Ignoring the Blaustein deal, she perfected the art of making American Jews feel included in Israel’s challenges and successes. She never spoke down to them. “Friends,” she would begin her talks to American-Jewish audiences, and pepper her messages with references to the partnership between Jews in the two countries. In one of her most crucial speeches, when she came to the States to raise money before Israel’s 1948 War of Independence, she assured her audiences that “we are not a better breed. … I am certain that if you were in Palestine and we were in the United States, you would be doing what we are doing there.” Much later, in 1970, as prime minister, she accepted an honorary degree from the Hebrew Union College in Israel, the seminary of Reform Judaism. She did this even though the Orthodox National Religious Party, which bitterly opposed the liberal religious movements, was a member of her government’s coalition. “I am just daring enough to presume to say in the name of the whole government that we are happy you are here,” she stated, cementing Israel’s relationship with that major American-Jewish institution.

All this is not to say that she completely approved of American Jews. She was horrified in the 1960s by the young American hippies she saw on her visits. “If their parents take showers every day, then their rebellion demands that a shower is something forbidden,” she reported to Israelis, and emphasized the need to shield Israeli youth from such deleterious American influences. More than anything, she was profoundly disappointed in American Jews for not immigrating to Israel, once labeling that lack of immigration a tragedy equal almost to the tragedy of the Holocaust. “I simply cannot understand the instinctive lack of responsiveness when we speak of aliyah,” she scolded a group of American-Jewish leaders. 

Nevertheless, she spoke frequently of the need for dialogue between the two Jewish communities, no matter their differences. To be sure, the differences now are greater than they were then. Although there were strong disagreements about how to handle the territories captured in 1967, today’s extreme polarization did not exist either among Israelis or American Jews. Only a small number of settlements had been built in the West Bank, and while the religious right had grown, ultra-Orthodox groups had not attained the power they hold today.  

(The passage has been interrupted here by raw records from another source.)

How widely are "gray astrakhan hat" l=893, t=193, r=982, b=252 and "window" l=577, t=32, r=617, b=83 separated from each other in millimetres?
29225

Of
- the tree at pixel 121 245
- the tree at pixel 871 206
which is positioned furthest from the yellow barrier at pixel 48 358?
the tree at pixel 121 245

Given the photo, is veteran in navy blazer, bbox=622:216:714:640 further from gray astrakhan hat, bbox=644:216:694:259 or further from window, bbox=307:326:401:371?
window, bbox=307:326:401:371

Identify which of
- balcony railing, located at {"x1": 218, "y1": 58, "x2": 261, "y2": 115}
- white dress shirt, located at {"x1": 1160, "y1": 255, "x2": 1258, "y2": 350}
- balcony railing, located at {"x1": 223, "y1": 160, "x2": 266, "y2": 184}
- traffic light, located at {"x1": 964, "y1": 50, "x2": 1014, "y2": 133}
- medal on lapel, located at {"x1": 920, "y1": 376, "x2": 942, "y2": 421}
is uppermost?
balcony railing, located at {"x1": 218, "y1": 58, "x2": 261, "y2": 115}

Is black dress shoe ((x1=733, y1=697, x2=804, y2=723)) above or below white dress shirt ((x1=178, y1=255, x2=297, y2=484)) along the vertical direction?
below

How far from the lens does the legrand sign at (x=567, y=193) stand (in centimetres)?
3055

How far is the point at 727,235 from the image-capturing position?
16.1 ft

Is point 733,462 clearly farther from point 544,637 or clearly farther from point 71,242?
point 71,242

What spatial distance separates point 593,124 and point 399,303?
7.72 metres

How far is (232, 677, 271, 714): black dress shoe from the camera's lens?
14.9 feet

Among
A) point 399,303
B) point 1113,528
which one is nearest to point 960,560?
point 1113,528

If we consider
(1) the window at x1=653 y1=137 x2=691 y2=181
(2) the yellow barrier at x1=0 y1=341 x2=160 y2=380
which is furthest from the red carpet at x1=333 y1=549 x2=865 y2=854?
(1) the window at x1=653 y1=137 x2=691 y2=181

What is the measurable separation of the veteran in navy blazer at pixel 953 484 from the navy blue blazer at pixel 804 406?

We cannot turn back the clock. But Golda Meir’s emphasis on dialogue and partnership between Israeli and diaspora Jews still applies, perhaps today more than ever. After the Yom Kippur War in 1973, she told a group of soldiers that if they had fought only for Israel, their struggles might not have been worth it. But if they recognized that fighting for Israel meant fighting for Jews everywhere, then “no sacrifice is too great.” It would be an irony — and a great tragedy — if Jacob Blaustein’s old, narrow-minded separation between Jews in Israel and the United States won out after all. Golda’s broad vision, emphasizing the centrality of Israel for Jews everywhere, is so much more rewarding.